The Rationing Scare
The opposition to real health reform boils down to two lines of attack: 1) the government will spend too much money and bankrupt us or 2) the government will spend too little money and ration our care. To the extent I can find people who make the first point while also opposing the many recent tax giveaways to the very wealthy, I’ll try to engage them. The rationing point is more interesting, but needs to compare reform proposals to the status quo–not some big rock candy mountain of free and fabulous care for all.

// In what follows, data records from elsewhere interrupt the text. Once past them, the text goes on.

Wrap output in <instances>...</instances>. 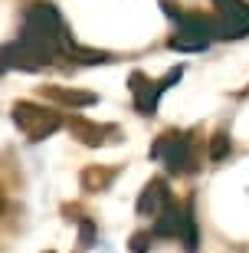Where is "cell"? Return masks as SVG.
Returning a JSON list of instances; mask_svg holds the SVG:
<instances>
[{
  "instance_id": "obj_1",
  "label": "cell",
  "mask_w": 249,
  "mask_h": 253,
  "mask_svg": "<svg viewBox=\"0 0 249 253\" xmlns=\"http://www.w3.org/2000/svg\"><path fill=\"white\" fill-rule=\"evenodd\" d=\"M72 40L66 37L63 17L53 3H30L23 10L20 37L3 46V69H46L56 56L69 53Z\"/></svg>"
},
{
  "instance_id": "obj_2",
  "label": "cell",
  "mask_w": 249,
  "mask_h": 253,
  "mask_svg": "<svg viewBox=\"0 0 249 253\" xmlns=\"http://www.w3.org/2000/svg\"><path fill=\"white\" fill-rule=\"evenodd\" d=\"M164 13L177 23V33L167 40V46L177 49V53H203L213 40H220L216 33V20L213 17H200V13H184V10H174L171 3H161Z\"/></svg>"
},
{
  "instance_id": "obj_3",
  "label": "cell",
  "mask_w": 249,
  "mask_h": 253,
  "mask_svg": "<svg viewBox=\"0 0 249 253\" xmlns=\"http://www.w3.org/2000/svg\"><path fill=\"white\" fill-rule=\"evenodd\" d=\"M151 158H157L171 174H187L197 168V148L187 131H164L151 145Z\"/></svg>"
},
{
  "instance_id": "obj_4",
  "label": "cell",
  "mask_w": 249,
  "mask_h": 253,
  "mask_svg": "<svg viewBox=\"0 0 249 253\" xmlns=\"http://www.w3.org/2000/svg\"><path fill=\"white\" fill-rule=\"evenodd\" d=\"M151 234L180 240L187 253H197V244H200V237H197V220H194V214H190L187 204H174L171 211H164V214L151 224Z\"/></svg>"
},
{
  "instance_id": "obj_5",
  "label": "cell",
  "mask_w": 249,
  "mask_h": 253,
  "mask_svg": "<svg viewBox=\"0 0 249 253\" xmlns=\"http://www.w3.org/2000/svg\"><path fill=\"white\" fill-rule=\"evenodd\" d=\"M13 122L30 141H43L63 128L59 112H53L46 105H36V102H17L13 105Z\"/></svg>"
},
{
  "instance_id": "obj_6",
  "label": "cell",
  "mask_w": 249,
  "mask_h": 253,
  "mask_svg": "<svg viewBox=\"0 0 249 253\" xmlns=\"http://www.w3.org/2000/svg\"><path fill=\"white\" fill-rule=\"evenodd\" d=\"M184 76V66H174L171 73L161 79V83H151L148 76L141 73V69H135L131 73V79H128V89H131V99H135V109H138L141 115H154V109H157V102H161V95L171 89V85L177 83Z\"/></svg>"
},
{
  "instance_id": "obj_7",
  "label": "cell",
  "mask_w": 249,
  "mask_h": 253,
  "mask_svg": "<svg viewBox=\"0 0 249 253\" xmlns=\"http://www.w3.org/2000/svg\"><path fill=\"white\" fill-rule=\"evenodd\" d=\"M216 7V33L220 40H236L249 33V3L246 0H213Z\"/></svg>"
},
{
  "instance_id": "obj_8",
  "label": "cell",
  "mask_w": 249,
  "mask_h": 253,
  "mask_svg": "<svg viewBox=\"0 0 249 253\" xmlns=\"http://www.w3.org/2000/svg\"><path fill=\"white\" fill-rule=\"evenodd\" d=\"M171 191H167V181L164 178H151L148 184H144V191H141L138 197V214L141 217H161L164 211H171Z\"/></svg>"
},
{
  "instance_id": "obj_9",
  "label": "cell",
  "mask_w": 249,
  "mask_h": 253,
  "mask_svg": "<svg viewBox=\"0 0 249 253\" xmlns=\"http://www.w3.org/2000/svg\"><path fill=\"white\" fill-rule=\"evenodd\" d=\"M69 131H72V138H79L82 145H108V141H118L121 131L118 125H99V122H89V119H69Z\"/></svg>"
},
{
  "instance_id": "obj_10",
  "label": "cell",
  "mask_w": 249,
  "mask_h": 253,
  "mask_svg": "<svg viewBox=\"0 0 249 253\" xmlns=\"http://www.w3.org/2000/svg\"><path fill=\"white\" fill-rule=\"evenodd\" d=\"M43 92H46L49 99H56V102H63V105H75V109L99 102L92 92H75V89H63V85H49V89H43Z\"/></svg>"
},
{
  "instance_id": "obj_11",
  "label": "cell",
  "mask_w": 249,
  "mask_h": 253,
  "mask_svg": "<svg viewBox=\"0 0 249 253\" xmlns=\"http://www.w3.org/2000/svg\"><path fill=\"white\" fill-rule=\"evenodd\" d=\"M115 178V171H102V168H85L82 171V188L85 191H105Z\"/></svg>"
},
{
  "instance_id": "obj_12",
  "label": "cell",
  "mask_w": 249,
  "mask_h": 253,
  "mask_svg": "<svg viewBox=\"0 0 249 253\" xmlns=\"http://www.w3.org/2000/svg\"><path fill=\"white\" fill-rule=\"evenodd\" d=\"M66 56H75L79 63H108V53H102V49H85V46H79V43H72Z\"/></svg>"
},
{
  "instance_id": "obj_13",
  "label": "cell",
  "mask_w": 249,
  "mask_h": 253,
  "mask_svg": "<svg viewBox=\"0 0 249 253\" xmlns=\"http://www.w3.org/2000/svg\"><path fill=\"white\" fill-rule=\"evenodd\" d=\"M226 155H230V138L220 131V135H213V141H210V161H223Z\"/></svg>"
},
{
  "instance_id": "obj_14",
  "label": "cell",
  "mask_w": 249,
  "mask_h": 253,
  "mask_svg": "<svg viewBox=\"0 0 249 253\" xmlns=\"http://www.w3.org/2000/svg\"><path fill=\"white\" fill-rule=\"evenodd\" d=\"M82 230H79V244H82V250H89V247L95 244V227H92V220H82Z\"/></svg>"
},
{
  "instance_id": "obj_15",
  "label": "cell",
  "mask_w": 249,
  "mask_h": 253,
  "mask_svg": "<svg viewBox=\"0 0 249 253\" xmlns=\"http://www.w3.org/2000/svg\"><path fill=\"white\" fill-rule=\"evenodd\" d=\"M154 234H135L131 237V253H148V240Z\"/></svg>"
}]
</instances>
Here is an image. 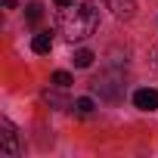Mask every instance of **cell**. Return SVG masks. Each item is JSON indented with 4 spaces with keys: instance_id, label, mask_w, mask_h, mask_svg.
Wrapping results in <instances>:
<instances>
[{
    "instance_id": "cell-1",
    "label": "cell",
    "mask_w": 158,
    "mask_h": 158,
    "mask_svg": "<svg viewBox=\"0 0 158 158\" xmlns=\"http://www.w3.org/2000/svg\"><path fill=\"white\" fill-rule=\"evenodd\" d=\"M99 28V10L84 0V3H71L68 10H62V31L68 40H84Z\"/></svg>"
},
{
    "instance_id": "cell-2",
    "label": "cell",
    "mask_w": 158,
    "mask_h": 158,
    "mask_svg": "<svg viewBox=\"0 0 158 158\" xmlns=\"http://www.w3.org/2000/svg\"><path fill=\"white\" fill-rule=\"evenodd\" d=\"M0 152L3 155H19V133L10 118H0Z\"/></svg>"
},
{
    "instance_id": "cell-3",
    "label": "cell",
    "mask_w": 158,
    "mask_h": 158,
    "mask_svg": "<svg viewBox=\"0 0 158 158\" xmlns=\"http://www.w3.org/2000/svg\"><path fill=\"white\" fill-rule=\"evenodd\" d=\"M133 106L143 109V112H155V109H158V90H152V87L136 90V93H133Z\"/></svg>"
},
{
    "instance_id": "cell-4",
    "label": "cell",
    "mask_w": 158,
    "mask_h": 158,
    "mask_svg": "<svg viewBox=\"0 0 158 158\" xmlns=\"http://www.w3.org/2000/svg\"><path fill=\"white\" fill-rule=\"evenodd\" d=\"M106 10H112L115 19H133L136 16V0H106Z\"/></svg>"
},
{
    "instance_id": "cell-5",
    "label": "cell",
    "mask_w": 158,
    "mask_h": 158,
    "mask_svg": "<svg viewBox=\"0 0 158 158\" xmlns=\"http://www.w3.org/2000/svg\"><path fill=\"white\" fill-rule=\"evenodd\" d=\"M31 50H34L37 56H47V53L53 50V34H50V31H44V34H34V40H31Z\"/></svg>"
},
{
    "instance_id": "cell-6",
    "label": "cell",
    "mask_w": 158,
    "mask_h": 158,
    "mask_svg": "<svg viewBox=\"0 0 158 158\" xmlns=\"http://www.w3.org/2000/svg\"><path fill=\"white\" fill-rule=\"evenodd\" d=\"M71 62H74L77 68H90V65H93V53H90V50H77Z\"/></svg>"
},
{
    "instance_id": "cell-7",
    "label": "cell",
    "mask_w": 158,
    "mask_h": 158,
    "mask_svg": "<svg viewBox=\"0 0 158 158\" xmlns=\"http://www.w3.org/2000/svg\"><path fill=\"white\" fill-rule=\"evenodd\" d=\"M93 109H96V106H93V99H87V96L74 99V112H77V115H84V118H87V115H93Z\"/></svg>"
},
{
    "instance_id": "cell-8",
    "label": "cell",
    "mask_w": 158,
    "mask_h": 158,
    "mask_svg": "<svg viewBox=\"0 0 158 158\" xmlns=\"http://www.w3.org/2000/svg\"><path fill=\"white\" fill-rule=\"evenodd\" d=\"M25 16H28V22H40L44 6H40V3H28V6H25Z\"/></svg>"
},
{
    "instance_id": "cell-9",
    "label": "cell",
    "mask_w": 158,
    "mask_h": 158,
    "mask_svg": "<svg viewBox=\"0 0 158 158\" xmlns=\"http://www.w3.org/2000/svg\"><path fill=\"white\" fill-rule=\"evenodd\" d=\"M44 99H47L53 109H65V106H68V102H65V96H59V93H53V90H47V93H44Z\"/></svg>"
},
{
    "instance_id": "cell-10",
    "label": "cell",
    "mask_w": 158,
    "mask_h": 158,
    "mask_svg": "<svg viewBox=\"0 0 158 158\" xmlns=\"http://www.w3.org/2000/svg\"><path fill=\"white\" fill-rule=\"evenodd\" d=\"M53 84H56V87H62V90H65V87H68V84H71V74H68V71H56V74H53Z\"/></svg>"
},
{
    "instance_id": "cell-11",
    "label": "cell",
    "mask_w": 158,
    "mask_h": 158,
    "mask_svg": "<svg viewBox=\"0 0 158 158\" xmlns=\"http://www.w3.org/2000/svg\"><path fill=\"white\" fill-rule=\"evenodd\" d=\"M71 3H74V0H56V6H59V10H68Z\"/></svg>"
},
{
    "instance_id": "cell-12",
    "label": "cell",
    "mask_w": 158,
    "mask_h": 158,
    "mask_svg": "<svg viewBox=\"0 0 158 158\" xmlns=\"http://www.w3.org/2000/svg\"><path fill=\"white\" fill-rule=\"evenodd\" d=\"M0 3H3L6 10H13V6H16V0H0Z\"/></svg>"
}]
</instances>
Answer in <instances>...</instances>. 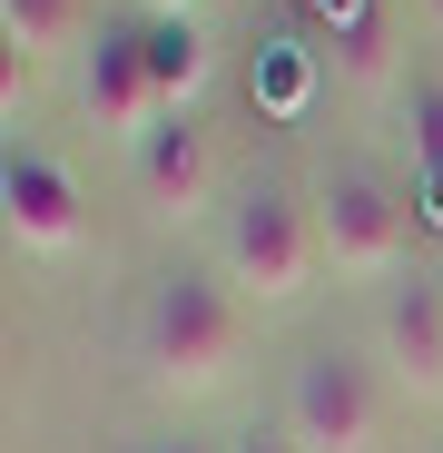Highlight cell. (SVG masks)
<instances>
[{
  "mask_svg": "<svg viewBox=\"0 0 443 453\" xmlns=\"http://www.w3.org/2000/svg\"><path fill=\"white\" fill-rule=\"evenodd\" d=\"M237 355H247V296H237L227 276H207V266L158 276L148 326H138L148 385H168V395H217V385L237 374Z\"/></svg>",
  "mask_w": 443,
  "mask_h": 453,
  "instance_id": "obj_1",
  "label": "cell"
},
{
  "mask_svg": "<svg viewBox=\"0 0 443 453\" xmlns=\"http://www.w3.org/2000/svg\"><path fill=\"white\" fill-rule=\"evenodd\" d=\"M325 266V237H316V207L276 188V178H247L237 207H227V237H217V276H227L247 306H295Z\"/></svg>",
  "mask_w": 443,
  "mask_h": 453,
  "instance_id": "obj_2",
  "label": "cell"
},
{
  "mask_svg": "<svg viewBox=\"0 0 443 453\" xmlns=\"http://www.w3.org/2000/svg\"><path fill=\"white\" fill-rule=\"evenodd\" d=\"M306 207H316V237H325V266H335V276H364V286L414 276V226H424V217H414V197H404L394 178H375L364 158L316 168Z\"/></svg>",
  "mask_w": 443,
  "mask_h": 453,
  "instance_id": "obj_3",
  "label": "cell"
},
{
  "mask_svg": "<svg viewBox=\"0 0 443 453\" xmlns=\"http://www.w3.org/2000/svg\"><path fill=\"white\" fill-rule=\"evenodd\" d=\"M375 374H364L345 345H316V355H295L286 374V443L295 453H375Z\"/></svg>",
  "mask_w": 443,
  "mask_h": 453,
  "instance_id": "obj_4",
  "label": "cell"
},
{
  "mask_svg": "<svg viewBox=\"0 0 443 453\" xmlns=\"http://www.w3.org/2000/svg\"><path fill=\"white\" fill-rule=\"evenodd\" d=\"M0 217H11V247L20 257H80L89 247L80 178H69L50 148H20V138H11V158H0Z\"/></svg>",
  "mask_w": 443,
  "mask_h": 453,
  "instance_id": "obj_5",
  "label": "cell"
},
{
  "mask_svg": "<svg viewBox=\"0 0 443 453\" xmlns=\"http://www.w3.org/2000/svg\"><path fill=\"white\" fill-rule=\"evenodd\" d=\"M128 188H138V207L158 217V226L207 217V197H217V148H207V128H197L187 109H168L158 128L128 148Z\"/></svg>",
  "mask_w": 443,
  "mask_h": 453,
  "instance_id": "obj_6",
  "label": "cell"
},
{
  "mask_svg": "<svg viewBox=\"0 0 443 453\" xmlns=\"http://www.w3.org/2000/svg\"><path fill=\"white\" fill-rule=\"evenodd\" d=\"M80 109H89V128H109V138H128V148L168 119L158 80H148V30H99V40H89V59H80Z\"/></svg>",
  "mask_w": 443,
  "mask_h": 453,
  "instance_id": "obj_7",
  "label": "cell"
},
{
  "mask_svg": "<svg viewBox=\"0 0 443 453\" xmlns=\"http://www.w3.org/2000/svg\"><path fill=\"white\" fill-rule=\"evenodd\" d=\"M295 11H306V50L345 89H385L394 80V0H295Z\"/></svg>",
  "mask_w": 443,
  "mask_h": 453,
  "instance_id": "obj_8",
  "label": "cell"
},
{
  "mask_svg": "<svg viewBox=\"0 0 443 453\" xmlns=\"http://www.w3.org/2000/svg\"><path fill=\"white\" fill-rule=\"evenodd\" d=\"M375 335H385V365L404 374L414 395H443V276H394L385 306H375Z\"/></svg>",
  "mask_w": 443,
  "mask_h": 453,
  "instance_id": "obj_9",
  "label": "cell"
},
{
  "mask_svg": "<svg viewBox=\"0 0 443 453\" xmlns=\"http://www.w3.org/2000/svg\"><path fill=\"white\" fill-rule=\"evenodd\" d=\"M404 128H414V217L443 237V80L404 89Z\"/></svg>",
  "mask_w": 443,
  "mask_h": 453,
  "instance_id": "obj_10",
  "label": "cell"
},
{
  "mask_svg": "<svg viewBox=\"0 0 443 453\" xmlns=\"http://www.w3.org/2000/svg\"><path fill=\"white\" fill-rule=\"evenodd\" d=\"M89 30V0H0V40H11L20 59H50Z\"/></svg>",
  "mask_w": 443,
  "mask_h": 453,
  "instance_id": "obj_11",
  "label": "cell"
},
{
  "mask_svg": "<svg viewBox=\"0 0 443 453\" xmlns=\"http://www.w3.org/2000/svg\"><path fill=\"white\" fill-rule=\"evenodd\" d=\"M148 80H158L168 109H187V89L207 80V40H197V20H148Z\"/></svg>",
  "mask_w": 443,
  "mask_h": 453,
  "instance_id": "obj_12",
  "label": "cell"
},
{
  "mask_svg": "<svg viewBox=\"0 0 443 453\" xmlns=\"http://www.w3.org/2000/svg\"><path fill=\"white\" fill-rule=\"evenodd\" d=\"M316 69H325V59H316L306 40H276V50L247 69V99L276 109V119H295V109H306V89H316Z\"/></svg>",
  "mask_w": 443,
  "mask_h": 453,
  "instance_id": "obj_13",
  "label": "cell"
},
{
  "mask_svg": "<svg viewBox=\"0 0 443 453\" xmlns=\"http://www.w3.org/2000/svg\"><path fill=\"white\" fill-rule=\"evenodd\" d=\"M227 453H295V443H286V424H276V434H237Z\"/></svg>",
  "mask_w": 443,
  "mask_h": 453,
  "instance_id": "obj_14",
  "label": "cell"
},
{
  "mask_svg": "<svg viewBox=\"0 0 443 453\" xmlns=\"http://www.w3.org/2000/svg\"><path fill=\"white\" fill-rule=\"evenodd\" d=\"M148 20H197V0H138Z\"/></svg>",
  "mask_w": 443,
  "mask_h": 453,
  "instance_id": "obj_15",
  "label": "cell"
},
{
  "mask_svg": "<svg viewBox=\"0 0 443 453\" xmlns=\"http://www.w3.org/2000/svg\"><path fill=\"white\" fill-rule=\"evenodd\" d=\"M148 453H227V443H197V434H168V443H148Z\"/></svg>",
  "mask_w": 443,
  "mask_h": 453,
  "instance_id": "obj_16",
  "label": "cell"
},
{
  "mask_svg": "<svg viewBox=\"0 0 443 453\" xmlns=\"http://www.w3.org/2000/svg\"><path fill=\"white\" fill-rule=\"evenodd\" d=\"M414 11H424V20H433V30H443V0H414Z\"/></svg>",
  "mask_w": 443,
  "mask_h": 453,
  "instance_id": "obj_17",
  "label": "cell"
}]
</instances>
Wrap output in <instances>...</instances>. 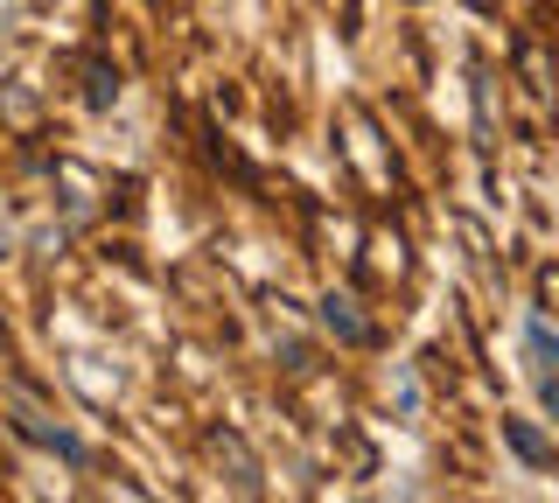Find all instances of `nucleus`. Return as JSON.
<instances>
[{"label": "nucleus", "mask_w": 559, "mask_h": 503, "mask_svg": "<svg viewBox=\"0 0 559 503\" xmlns=\"http://www.w3.org/2000/svg\"><path fill=\"white\" fill-rule=\"evenodd\" d=\"M322 322H329V328H336V336H343V343H371V322H364V315H357V308H349V301H343V294H329V301H322Z\"/></svg>", "instance_id": "obj_2"}, {"label": "nucleus", "mask_w": 559, "mask_h": 503, "mask_svg": "<svg viewBox=\"0 0 559 503\" xmlns=\"http://www.w3.org/2000/svg\"><path fill=\"white\" fill-rule=\"evenodd\" d=\"M14 433H22V441H35V447H57L63 462H84V441H78V433H63V427H43L35 412H14Z\"/></svg>", "instance_id": "obj_1"}, {"label": "nucleus", "mask_w": 559, "mask_h": 503, "mask_svg": "<svg viewBox=\"0 0 559 503\" xmlns=\"http://www.w3.org/2000/svg\"><path fill=\"white\" fill-rule=\"evenodd\" d=\"M532 350L546 357V363H559V343H552V328H546V322H532Z\"/></svg>", "instance_id": "obj_4"}, {"label": "nucleus", "mask_w": 559, "mask_h": 503, "mask_svg": "<svg viewBox=\"0 0 559 503\" xmlns=\"http://www.w3.org/2000/svg\"><path fill=\"white\" fill-rule=\"evenodd\" d=\"M503 433H511V447H518V455H524V462H552V447H546V441H538V433H532V427H524V420H511V427H503Z\"/></svg>", "instance_id": "obj_3"}]
</instances>
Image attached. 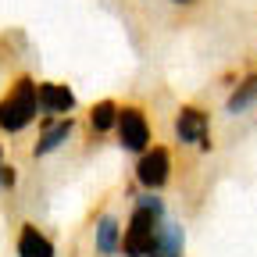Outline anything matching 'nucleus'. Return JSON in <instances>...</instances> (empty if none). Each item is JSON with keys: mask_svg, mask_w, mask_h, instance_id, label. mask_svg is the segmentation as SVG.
<instances>
[{"mask_svg": "<svg viewBox=\"0 0 257 257\" xmlns=\"http://www.w3.org/2000/svg\"><path fill=\"white\" fill-rule=\"evenodd\" d=\"M118 111H121V104H114V100H100V104H93V107H89V128H93L96 136L111 133V128L118 125Z\"/></svg>", "mask_w": 257, "mask_h": 257, "instance_id": "obj_10", "label": "nucleus"}, {"mask_svg": "<svg viewBox=\"0 0 257 257\" xmlns=\"http://www.w3.org/2000/svg\"><path fill=\"white\" fill-rule=\"evenodd\" d=\"M161 257H182V229L175 221L161 218V229H157V250Z\"/></svg>", "mask_w": 257, "mask_h": 257, "instance_id": "obj_9", "label": "nucleus"}, {"mask_svg": "<svg viewBox=\"0 0 257 257\" xmlns=\"http://www.w3.org/2000/svg\"><path fill=\"white\" fill-rule=\"evenodd\" d=\"M36 111H40V82L32 75H18L11 82V89L0 96V133H22L36 121Z\"/></svg>", "mask_w": 257, "mask_h": 257, "instance_id": "obj_1", "label": "nucleus"}, {"mask_svg": "<svg viewBox=\"0 0 257 257\" xmlns=\"http://www.w3.org/2000/svg\"><path fill=\"white\" fill-rule=\"evenodd\" d=\"M121 225L114 218H104L100 225H96V250L100 253H121Z\"/></svg>", "mask_w": 257, "mask_h": 257, "instance_id": "obj_11", "label": "nucleus"}, {"mask_svg": "<svg viewBox=\"0 0 257 257\" xmlns=\"http://www.w3.org/2000/svg\"><path fill=\"white\" fill-rule=\"evenodd\" d=\"M0 186H8V189L15 186V168H11V165H4V168H0Z\"/></svg>", "mask_w": 257, "mask_h": 257, "instance_id": "obj_12", "label": "nucleus"}, {"mask_svg": "<svg viewBox=\"0 0 257 257\" xmlns=\"http://www.w3.org/2000/svg\"><path fill=\"white\" fill-rule=\"evenodd\" d=\"M0 168H4V147H0Z\"/></svg>", "mask_w": 257, "mask_h": 257, "instance_id": "obj_13", "label": "nucleus"}, {"mask_svg": "<svg viewBox=\"0 0 257 257\" xmlns=\"http://www.w3.org/2000/svg\"><path fill=\"white\" fill-rule=\"evenodd\" d=\"M175 136H179V143H197L204 154L211 150V118H207V111L204 107H197V104H186V107H179V114H175Z\"/></svg>", "mask_w": 257, "mask_h": 257, "instance_id": "obj_4", "label": "nucleus"}, {"mask_svg": "<svg viewBox=\"0 0 257 257\" xmlns=\"http://www.w3.org/2000/svg\"><path fill=\"white\" fill-rule=\"evenodd\" d=\"M72 128H75L72 114H61V118H50V114H47V121H43V128H40V143L32 147V157H47V154H54L64 140L72 136Z\"/></svg>", "mask_w": 257, "mask_h": 257, "instance_id": "obj_5", "label": "nucleus"}, {"mask_svg": "<svg viewBox=\"0 0 257 257\" xmlns=\"http://www.w3.org/2000/svg\"><path fill=\"white\" fill-rule=\"evenodd\" d=\"M40 111L50 118L72 114L75 111V93L64 82H40Z\"/></svg>", "mask_w": 257, "mask_h": 257, "instance_id": "obj_6", "label": "nucleus"}, {"mask_svg": "<svg viewBox=\"0 0 257 257\" xmlns=\"http://www.w3.org/2000/svg\"><path fill=\"white\" fill-rule=\"evenodd\" d=\"M250 104H257V72H250L246 79L236 82V89L229 96V104H225V111H229V114H243Z\"/></svg>", "mask_w": 257, "mask_h": 257, "instance_id": "obj_8", "label": "nucleus"}, {"mask_svg": "<svg viewBox=\"0 0 257 257\" xmlns=\"http://www.w3.org/2000/svg\"><path fill=\"white\" fill-rule=\"evenodd\" d=\"M15 250H18V257H57V246H54L32 221H22Z\"/></svg>", "mask_w": 257, "mask_h": 257, "instance_id": "obj_7", "label": "nucleus"}, {"mask_svg": "<svg viewBox=\"0 0 257 257\" xmlns=\"http://www.w3.org/2000/svg\"><path fill=\"white\" fill-rule=\"evenodd\" d=\"M168 179H172V150L161 147V143H154V147L143 150L140 161H136V182L154 193V189L165 186Z\"/></svg>", "mask_w": 257, "mask_h": 257, "instance_id": "obj_3", "label": "nucleus"}, {"mask_svg": "<svg viewBox=\"0 0 257 257\" xmlns=\"http://www.w3.org/2000/svg\"><path fill=\"white\" fill-rule=\"evenodd\" d=\"M175 4H193V0H175Z\"/></svg>", "mask_w": 257, "mask_h": 257, "instance_id": "obj_14", "label": "nucleus"}, {"mask_svg": "<svg viewBox=\"0 0 257 257\" xmlns=\"http://www.w3.org/2000/svg\"><path fill=\"white\" fill-rule=\"evenodd\" d=\"M114 136H118V143H121V150H128V154H143V150H150L154 143V133H150V121H147V111L143 107H136V104H121V111H118V125H114Z\"/></svg>", "mask_w": 257, "mask_h": 257, "instance_id": "obj_2", "label": "nucleus"}]
</instances>
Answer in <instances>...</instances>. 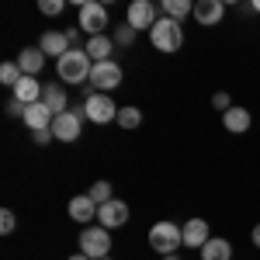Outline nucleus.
I'll use <instances>...</instances> for the list:
<instances>
[{
	"instance_id": "1",
	"label": "nucleus",
	"mask_w": 260,
	"mask_h": 260,
	"mask_svg": "<svg viewBox=\"0 0 260 260\" xmlns=\"http://www.w3.org/2000/svg\"><path fill=\"white\" fill-rule=\"evenodd\" d=\"M94 59L87 56V49H70L62 59H56V73L62 83H90Z\"/></svg>"
},
{
	"instance_id": "2",
	"label": "nucleus",
	"mask_w": 260,
	"mask_h": 260,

As Christopher Beam at Slate has helpfully pointed out, in the US, there “already is rationing—it’s just rationing by income instead of by efficiency.” In a devastating commentary on Scott Gottlieb’s Wall St. Journal opinion piece describing reform as rationing, Nathan Cortez, a professor of health law at SMU, describes the many misconceptions behind the recent rationing scares:
[Gottlieb] warns that rationing is “a European import,” as if no health insurer in the United States has ever had to draw the line somewhere and decide what not to pay for. . . . [Moreover,] we’re not exactly strangers to these organizations in the United States. Gottlieb . . . [ignores] our home grown organizations, like the Agency for Healthcare Research and Quality (AHRQ), which makes new technology assessments for Gottlieb’s old agency, CMS, and supports comparative effectiveness research. Or the Medicare Evidence Development and Coverage Advisory Committee (MEDCAC), which also performs new technology assessments.
In fact, it’s no secret in Washington that Medicare has long considered some amalgam of cost effectiveness and comparative effectiveness in its coverage decisions, even if nothing in the Medicare statute explicitly allows it to do so. (CMS has long stretched the definition of “reasonable and necessary” in section 1862(a)(1)(A) of the Social Security Act to fit its fiscal realities, even if CMS or its precursor, HCFA, haven’t been successful in cementing cost effectiveness as a formal criterion, as evidenced through failed rulemaking in 1989 (54 Fed. Reg. 4,302) and 2000 (65 Fed. Reg. 31,124)). And just as importantly, private insurers make cost and comparative effectiveness determinations too[.]
As I’ve described before, private insurers’ cost-effectiveness determinations can be a valuable service. However, Wendell Potter’s recent testimony on Capitol Hill indicated that such determinations are often eclipsed by a more profitable strategy: dropping unprofitable customers.
[E]xecutives of three of the nation’s largest health insurers [have] refused to end the practice of cancelling policies for sick enrollees. Why? Because dumping a small number of enrollees can have a big effect on the bottom line. Ten percent of the population accounts for two-thirds of all health care spending. The Energy and Commerce Committee’s investigation into three insurers found that they canceled the coverage of roughly 20,000 people in a five-year period, allowing the companies to avoid paying $300 million in claims.
They also dump small businesses whose employees’ medical claims exceed what insurance underwriters expected. All it takes is one illness or accident among employees at a small business to prompt an insurance company to hike the next year’s premiums so high that the employer has to cut benefits, shop for another carrier, or stop offering coverage altogether. . . . The purging of less profitable accounts through intentionally unrealistic rate increases helps explain why the number of small businesses offering coverage to their employees has fallen from 61 percent to 38 percent since 1993, according to the National Small Business Association.
My colleague John Jacobi sheds light on another aspect of private insurer rationing–running away from covering the chronically ill.
We ought not rely on self-interested market participants and expect them, all else being equal, to act contrary to their own self-interest. . . . [Purely] private markets for health coverage might make sense if health costs were homogeneously spread, or even if high costs occurred unpredictably. In a world where a large number of Americans are predictably poor bargains for insurers due to known chronic conditions, we need, as an option, an entity whose sustainable, reliable mission is to provide good, economical coverage for those who most need care, and who incidentally represent a substantial portion of our health care budget.
Health reform that does not address “rationing as risk selection”–and that does not encourage evidence-based medicine based on cost-effectiveness analysis–is no health reform at all. I just hope the blogosphere can help us avert the “triumph of misinformation” that derailed reform during the Clinton administration.